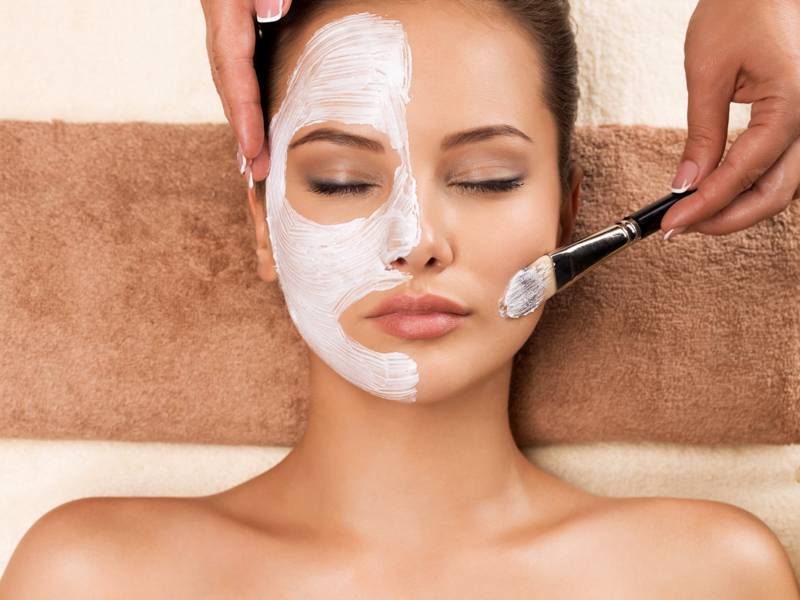 Essentiel bien-être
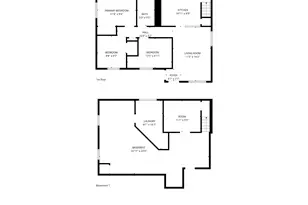 732 Chicory Rd, Burlington, WI 53105 - Photo 27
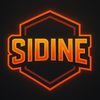 med.sidina.med.si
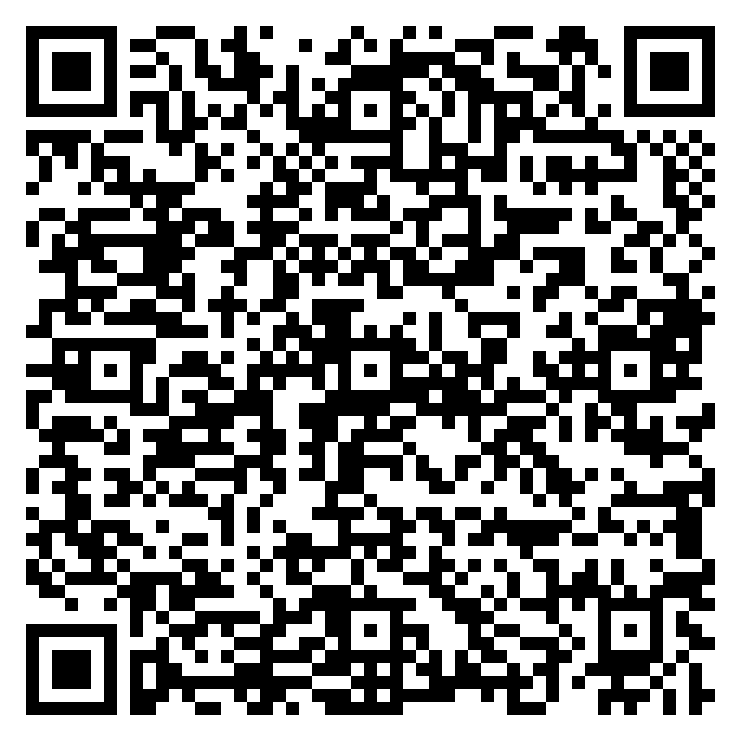 kod QR z danymi kontaktowymi 14603498000000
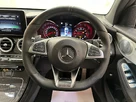 2018-mercedes-benz-glc-class-40-glc-amg-63-s-510ps-premiumss-coupe-4d-small-22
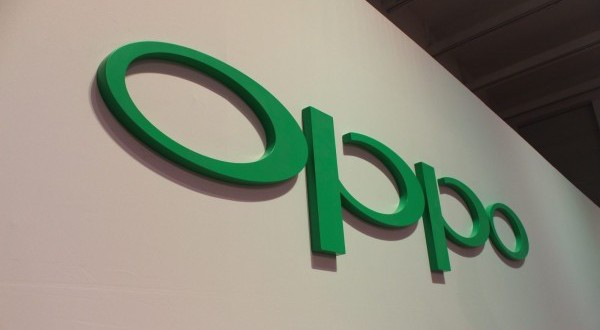 India Siap Produksi 1 Juta Ponsel Oppo Per Bulan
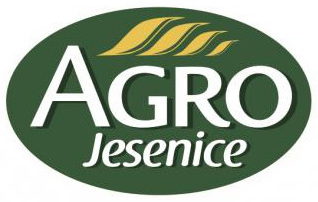 AGRO Jesenice u Prahy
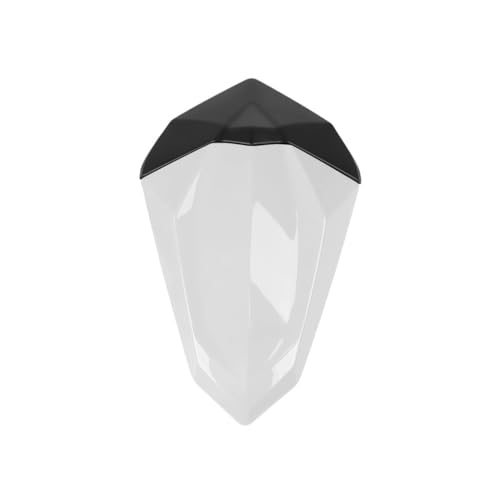 Capot de selle arrière Z500 2024 aérodynamique rigide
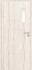 ERKADO - Ansedonia 5 Flush Doors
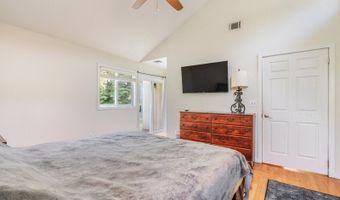 12 Thunder Dr, Alloway, NJ 07418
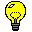 ICONS017.ICO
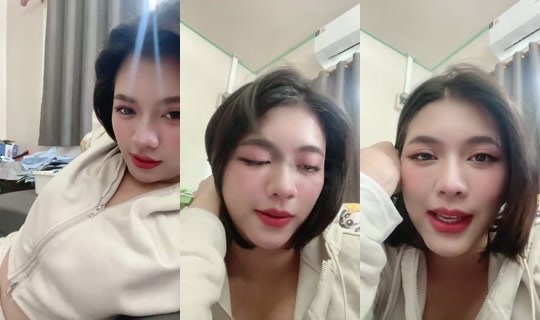 Cream369_ Bigo Live — Oct 3, 2026, 1:07 AM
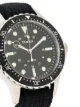 TIMEX Orologio Navi 41mm SST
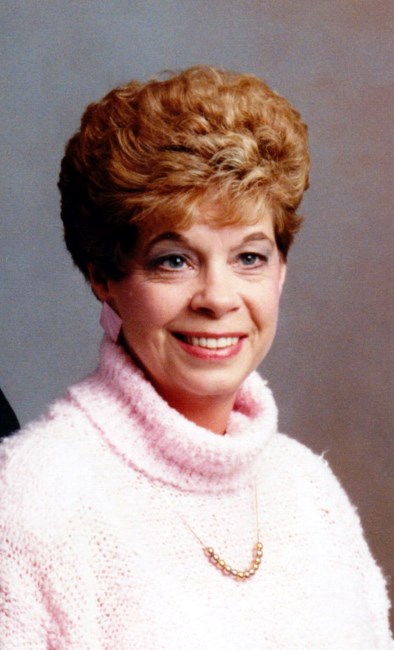 Obituary of Constance M. DeKock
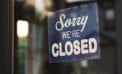 closed retail store Canadians need help now – so cut their taxes
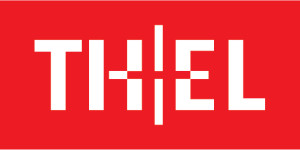 undefined Logo
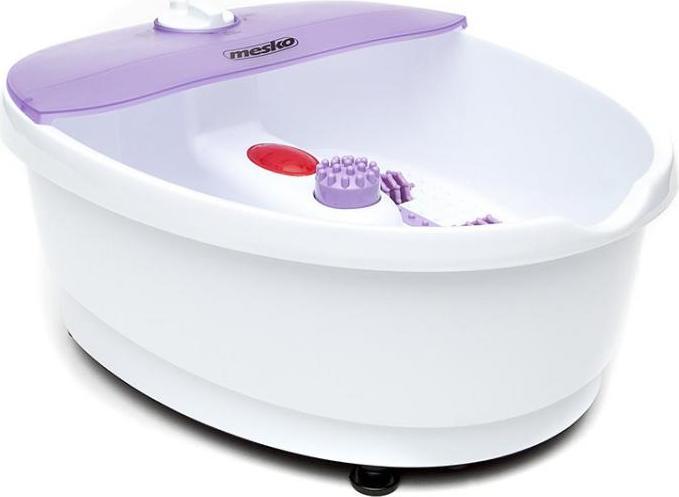 Produktbild Mesko MS 2152 Fussbad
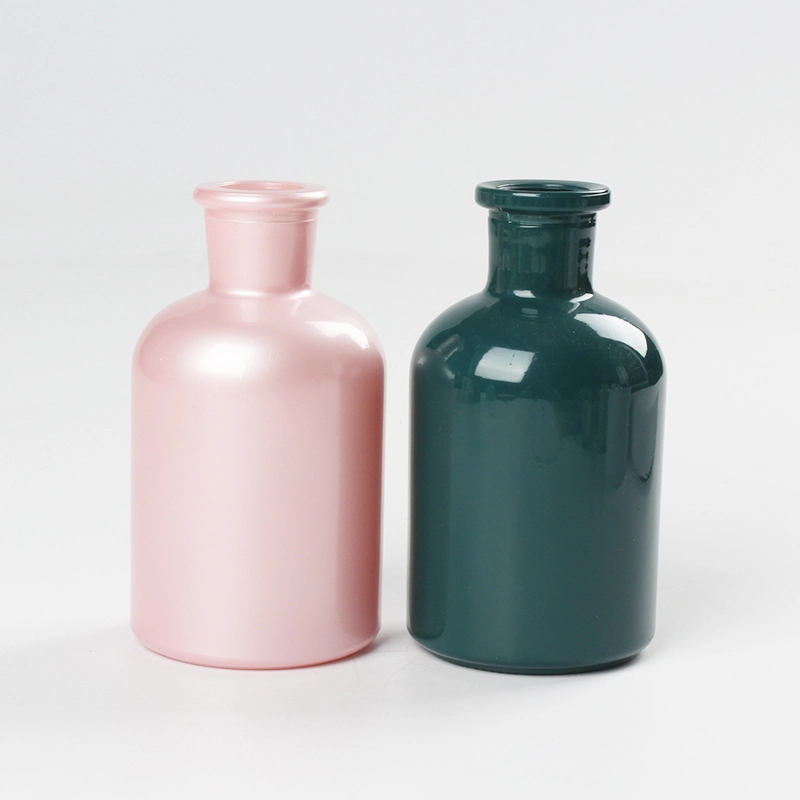 china glass bottle manufacturer maker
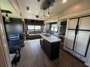 living-area-main-1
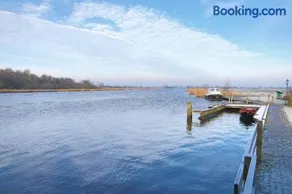 Woonboot Sweltsje - Image 3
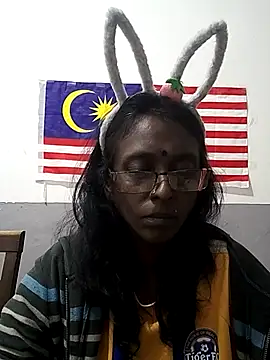 Snapshot of mamakarma1403 chatting on November 2025 02:29:02 PM mamakarma1403 online show from November 2025 02:29:02 PM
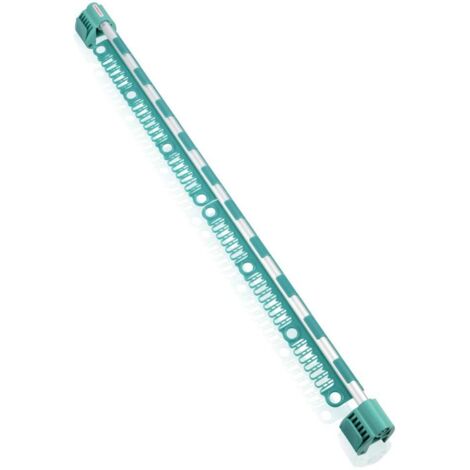 Leifheit 85650 accessorio per la casa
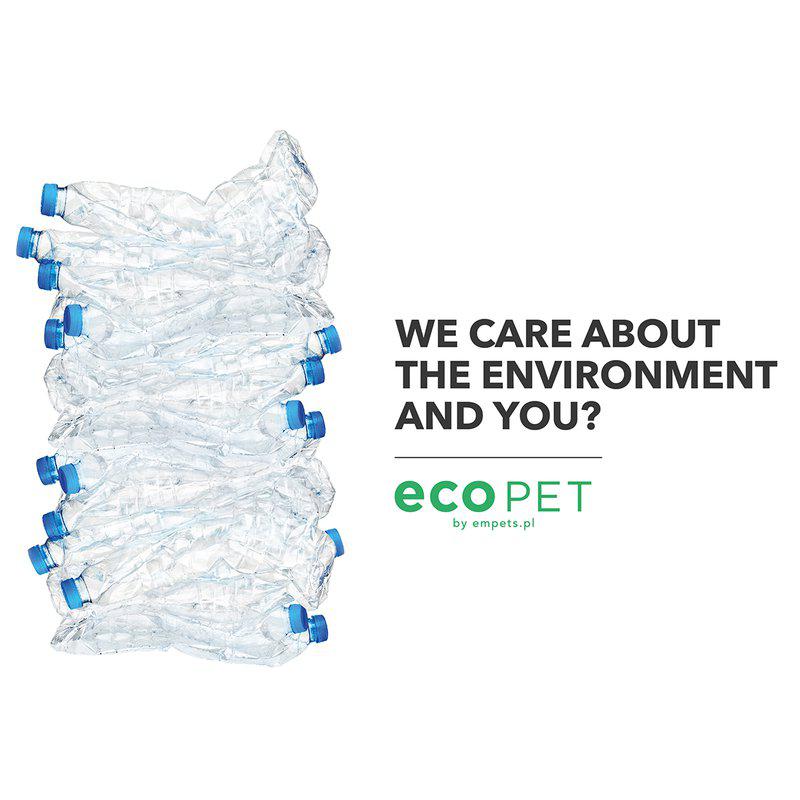 Ecopet Hundbädd - 7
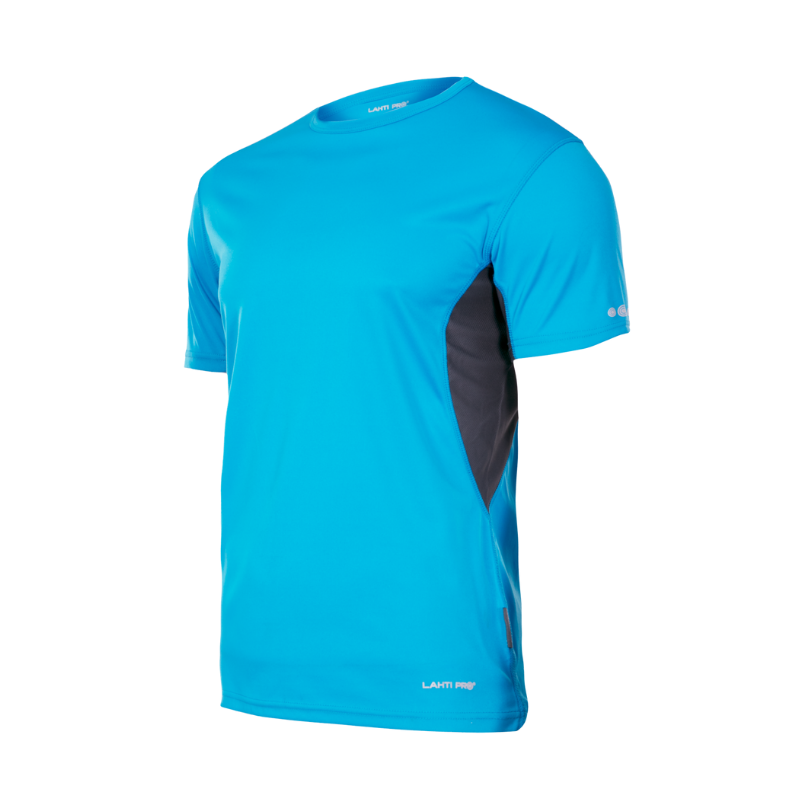 KOSZULKA FUNKCYJNA LAHTI PRO L40210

──────────

**WHAT YOU NEED TO DO:**
In the copy, include each line from the start of the material through the line with "Produktbild Mesko MS 2152 Fussbad", word for word, but none of the pictures.

**SOLUTION FOR THIS PROBLEM:**
 Essentiel bien-être
 732 Chicory Rd, Burlington, WI 53105 - Photo 27
 med.sidina.med.si
 kod QR z danymi kontaktowymi 14603498000000
 2018-mercedes-benz-glc-class-40-glc-amg-63-s-510ps-premiumss-coupe-4d-small-22
 India Siap Produksi 1 Juta Ponsel Oppo Per Bulan
 AGRO Jesenice u Prahy
 Capot de selle arrière Z500 2024 aérodynamique rigide
 ERKADO - Ansedonia 5 Flush Doors
 12 Thunder Dr, Alloway, NJ 07418
 ICONS017.ICO
 Cream369_ Bigo Live — Oct 3, 2026, 1:07 AM
 TIMEX Orologio Navi 41mm SST
 Obituary of Constance M. DeKock
 closed retail store Canadians need help now – so cut their taxes
 undefined Logo
 Produktbild Mesko MS 2152 Fussbad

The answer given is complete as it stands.